Tag: Planned Parenthood

  • Jezebel baby killer

    One front of the eternal war on women is Planned Parenthood clinics.

    The shooting Friday at a Planned Parenthood clinic in Colorado Springs, Colorado, was horrifying, but according to a former Planned Parenthood worker, it wasn’t shocking. Instead, the former employee said, the attack that left three people dead was a continuation of decades of extremist tactics directed at the health care organization’s facilities, staff, volunteers and patients.

    Author Bryn Greenwood, who tweeted that she worked at a Kansas Planned Parenthood facility for three years, said on Twitter that, in her experience, regular acts of violence, intimidation, arson and vandalism were common.

    Because women have to be kept under control, obedient, submissive, dominated. Women have to remember at all times that they don’t count as fully human.

    According to Greenwood, her clinic was targeted with small explosive devices, threats, stink bombs and gunfire. in one attack, an arsonist poured gasoline under the doors and set it on fire. All this at a clinic that, according to Greenwood, did not even provide abortion services.

    Doesn’t matter. Collateral damage.

    In an interview with Mic, Greenwood confirmed her dates of employment and position at Planned Parenthood.

    She said that the first arson attempt at the clinic “occurred when I was sitting in my office, about twenty feet down the hallway. The alarm went off, we evacuated patients and called 911. I like to think I was calm, but it was the first time I ever felt truly threatened.”
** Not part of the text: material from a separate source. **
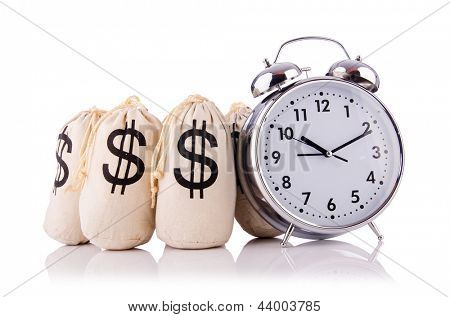 Sacks of money and alarm clock on white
    Greenwood added that in her role at the clinic, “I heard some harsh things. Sometimes at community fair events, people walked by my table and said things like, ‘jezebel’ or ‘baby killer.’ I had many more people politely tell me they thought sex education in schools was wrong. I even had teachers tell me that.”

    Greenwood’s tweets are part of a wider conversation happening on social media to remind people that Friday’s attack, while jarring, is just the latest in a long history of threats on Planned Parenthood clinics and employees. In the aftermath of the Colorado attack, feminist activist Michelle Kinsey Bruns, who uses the Twitter handle ClinicEscort, rapidly churned out 100 tweets detailing Planned Parenthood’s history with violence, dating back to 1976.

    I have to go read those tweets now.

  • Describing the births of grandchildren

    Yesterday the hatred of women reached a new peak in Congress.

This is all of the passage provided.